◆ Teks Sumber:
Proses pemilihan pemimpin secara langsung sering kali menyisakan pertanyaan absurd : apakah demokrasi mampu memilih orang terbaik? Dan jawabannya adalah : tidak.
Salah satu sebabnya adalah,
terciptanya citra semu dan palsu hasil dari rekayasa branding dan
pencitraan politik. Seseorang yang biasa saja dan undercapacity bisa
dipoles dan divermak habis-habisan sehingga tampak istimewa. Masyarakat
pemilih mudah tertipu oleh citra semu dan palsu yang disodorkan media.
Fenomena
ini bukan hanya terjadi di Indonesia atau negara-negara yang dianggap
sedang berkembang. Hal ini pun terjadi di negara-negara yang dianggap
maju, seperti Amerika.
Film Our Branding Is
Crisis bertutur secara lugas tentang hal tersebut. Tiba-tiba film ini
kembali diangkat netizen setelah melihat adegan Ahok menangis di
Pengadilan.
Netizen mempertanyakan tangis Ahok,
mengingat dirinya pernah menyebut ibu-ibu yang menangis karena terkena
gusuran di DKI sebagai tangisan sinetron. Mereka membandingkan tangisan
Ahok itu dengan perilaku Castillo saat kampanye presiden Bolivia.
Our Brand Is Crisis : Rekayasa Branding Politik
Jane
Bodine --diperankan oleh Sandra Bulock-- adalah seorang ahli strategi
untuk kampanye politik. Semacam konsultan politik atau ahli political
branding.
Ia diajak bergabung dalam tim kampanye Castillo, seorang calon presiden di Bolivia.
Awalnya
Jane tidak begitu tertarik. Namun ia berubah pikiran ketika mengetahui
calon presiden lainnya menggunakan jasa Pat Candy --diperankan oleh
Billy Bob Thorton-- musuh Jane dalam dunia branding politik.
Saat
mengetahui latar belakang dan kepribadian Castillo yang buruk, Jane
pesimis untuk bisa memenangkan Castillo. Bahkan Jane sempat menyatakan
bahwa Castillo tidak akan bisa memenangkan suara rakyat.
Ditambah lagi dengan kelakuan dan tabiat Castillo yang negatif, semakin membuat Jane muak.
Yang
membuat Jane bersemangat hanyalah persaingan dirinya dengan Pat Candy.
Ini menyangkut reputasi dalam dunia konsultan politik.
Jane bekerja keras mengupayakan berbagai cara agar kliennya menjadi presiden Bolivia.
Jane
tidak berpikir untuk mengubah citra diri Castillo yang emosional dan
temperamental. Justru Jane menjadikan sifat Castillo tersebut sebagai
bahan dasar kampanye, dengan strategi : Our Brand Is Crisis.

◆ Petunjuk Latihan:
1. Tampilkan bagian teks tentang branding politik mulai dari "Ini menyangkut reputasi" sampai dengan "Brand Is Crisis.".
2. Ringkas paragraf yang diawali "Awalnya Jane tidak begitu tertarik" dari teks tentang branding politik menjadi satu kalimat yang lebih pendek tanpa menghilangkan fakta utamanya.
3. Menurut teks tentang branding politik, siapa pemeran Jane Bodine?

◆ Cuplikan Data:

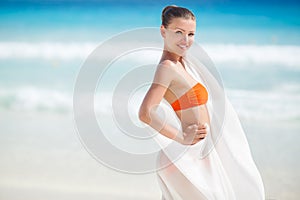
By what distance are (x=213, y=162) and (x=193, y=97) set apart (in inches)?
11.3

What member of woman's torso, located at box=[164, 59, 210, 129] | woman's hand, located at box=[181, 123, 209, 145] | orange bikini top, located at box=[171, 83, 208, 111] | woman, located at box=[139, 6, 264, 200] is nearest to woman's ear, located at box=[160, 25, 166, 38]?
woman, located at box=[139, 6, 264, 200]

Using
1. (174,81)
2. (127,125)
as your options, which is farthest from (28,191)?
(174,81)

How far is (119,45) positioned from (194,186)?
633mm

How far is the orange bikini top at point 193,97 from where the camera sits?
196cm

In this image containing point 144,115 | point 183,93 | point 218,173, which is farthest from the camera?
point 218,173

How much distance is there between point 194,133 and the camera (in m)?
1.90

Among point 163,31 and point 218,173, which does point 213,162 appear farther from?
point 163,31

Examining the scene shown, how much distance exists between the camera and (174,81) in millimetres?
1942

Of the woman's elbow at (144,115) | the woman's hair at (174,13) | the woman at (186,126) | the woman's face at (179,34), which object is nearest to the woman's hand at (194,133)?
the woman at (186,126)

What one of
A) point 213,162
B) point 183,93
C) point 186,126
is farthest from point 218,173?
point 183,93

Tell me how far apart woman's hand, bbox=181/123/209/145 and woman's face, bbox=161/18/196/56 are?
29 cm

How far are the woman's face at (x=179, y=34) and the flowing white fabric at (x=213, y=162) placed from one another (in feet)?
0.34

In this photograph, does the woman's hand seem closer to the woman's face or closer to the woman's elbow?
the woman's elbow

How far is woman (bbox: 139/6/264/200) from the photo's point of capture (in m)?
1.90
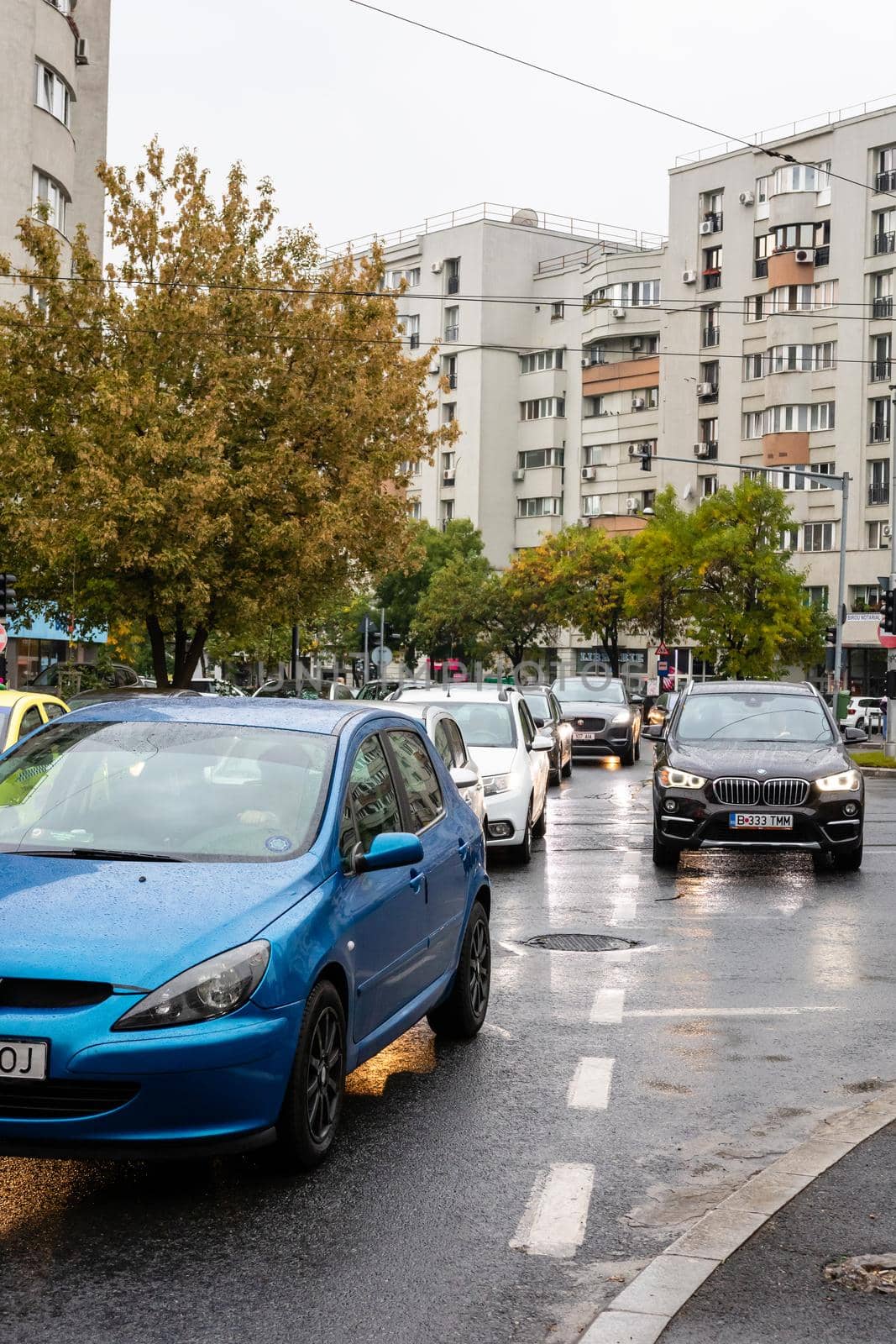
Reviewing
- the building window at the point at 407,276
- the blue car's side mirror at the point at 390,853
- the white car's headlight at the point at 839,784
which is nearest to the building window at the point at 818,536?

==

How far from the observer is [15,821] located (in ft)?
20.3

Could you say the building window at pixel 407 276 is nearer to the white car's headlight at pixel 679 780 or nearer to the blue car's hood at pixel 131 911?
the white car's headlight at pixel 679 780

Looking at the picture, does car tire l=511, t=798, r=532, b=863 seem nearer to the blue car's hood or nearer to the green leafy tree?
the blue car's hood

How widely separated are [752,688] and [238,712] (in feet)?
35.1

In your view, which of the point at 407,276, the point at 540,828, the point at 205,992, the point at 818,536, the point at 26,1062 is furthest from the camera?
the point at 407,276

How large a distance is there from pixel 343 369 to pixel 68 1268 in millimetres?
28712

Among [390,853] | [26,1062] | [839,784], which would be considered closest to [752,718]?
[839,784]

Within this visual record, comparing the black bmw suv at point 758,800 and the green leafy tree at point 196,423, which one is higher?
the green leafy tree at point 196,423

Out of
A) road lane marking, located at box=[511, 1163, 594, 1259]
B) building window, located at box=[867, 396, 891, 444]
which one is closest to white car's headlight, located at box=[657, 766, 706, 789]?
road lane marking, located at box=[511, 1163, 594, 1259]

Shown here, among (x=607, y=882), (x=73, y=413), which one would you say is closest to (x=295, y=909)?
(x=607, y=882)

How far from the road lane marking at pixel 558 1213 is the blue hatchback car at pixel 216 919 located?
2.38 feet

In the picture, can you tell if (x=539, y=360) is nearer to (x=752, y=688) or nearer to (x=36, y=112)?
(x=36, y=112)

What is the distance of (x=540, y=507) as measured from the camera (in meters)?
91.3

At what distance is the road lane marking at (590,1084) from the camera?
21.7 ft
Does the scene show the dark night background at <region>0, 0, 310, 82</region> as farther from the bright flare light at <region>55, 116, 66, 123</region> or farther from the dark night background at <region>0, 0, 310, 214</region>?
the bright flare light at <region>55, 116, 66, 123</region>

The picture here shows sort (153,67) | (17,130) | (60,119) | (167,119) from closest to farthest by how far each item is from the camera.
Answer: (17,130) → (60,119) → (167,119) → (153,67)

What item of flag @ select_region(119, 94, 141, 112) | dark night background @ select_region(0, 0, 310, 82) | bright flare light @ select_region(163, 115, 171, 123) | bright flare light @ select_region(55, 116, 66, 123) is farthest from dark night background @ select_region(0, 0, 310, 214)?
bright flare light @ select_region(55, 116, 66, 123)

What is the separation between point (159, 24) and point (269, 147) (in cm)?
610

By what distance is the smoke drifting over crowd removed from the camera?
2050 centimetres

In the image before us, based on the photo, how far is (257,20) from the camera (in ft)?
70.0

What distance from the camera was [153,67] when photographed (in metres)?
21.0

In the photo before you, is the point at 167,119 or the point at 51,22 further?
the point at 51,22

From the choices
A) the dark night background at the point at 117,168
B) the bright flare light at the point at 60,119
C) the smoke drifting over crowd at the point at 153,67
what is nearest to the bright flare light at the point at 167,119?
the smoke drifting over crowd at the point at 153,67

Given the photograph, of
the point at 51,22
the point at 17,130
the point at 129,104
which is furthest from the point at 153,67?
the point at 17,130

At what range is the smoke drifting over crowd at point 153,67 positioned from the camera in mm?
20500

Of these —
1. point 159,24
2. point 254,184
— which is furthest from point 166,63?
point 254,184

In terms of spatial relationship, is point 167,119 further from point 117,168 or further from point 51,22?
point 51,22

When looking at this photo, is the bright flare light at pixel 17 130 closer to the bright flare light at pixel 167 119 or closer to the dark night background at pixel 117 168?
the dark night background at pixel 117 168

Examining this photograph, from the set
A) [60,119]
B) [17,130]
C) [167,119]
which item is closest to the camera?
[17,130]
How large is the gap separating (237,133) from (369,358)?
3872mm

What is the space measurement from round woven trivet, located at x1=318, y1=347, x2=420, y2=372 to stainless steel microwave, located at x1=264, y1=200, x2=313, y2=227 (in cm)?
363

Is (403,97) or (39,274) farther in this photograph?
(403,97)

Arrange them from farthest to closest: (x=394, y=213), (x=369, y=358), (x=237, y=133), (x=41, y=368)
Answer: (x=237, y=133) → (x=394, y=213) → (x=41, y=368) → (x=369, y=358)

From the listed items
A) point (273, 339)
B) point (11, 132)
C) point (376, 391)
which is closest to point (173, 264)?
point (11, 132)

◆ Jawaban Tiap Tugas:
1.
Ini menyangkut reputasi dalam dunia konsultan politik.
Jane bekerja keras mengupayakan berbagai cara agar kliennya menjadi presiden Bolivia.
Jane
tidak berpikir untuk mengubah citra diri Castillo yang emosional dan
temperamental. Justru Jane menjadikan sifat Castillo tersebut sebagai
bahan dasar kampanye, dengan strategi : Our Brand Is Crisis.

2. Jane semula kurang tertarik, tetapi berubah pikiran setelah tahu calon presiden lain memakai jasa Pat Candy (diperankan Billy Bob Thorton), musuhnya dalam dunia branding politik.

3. Sandra Bulock.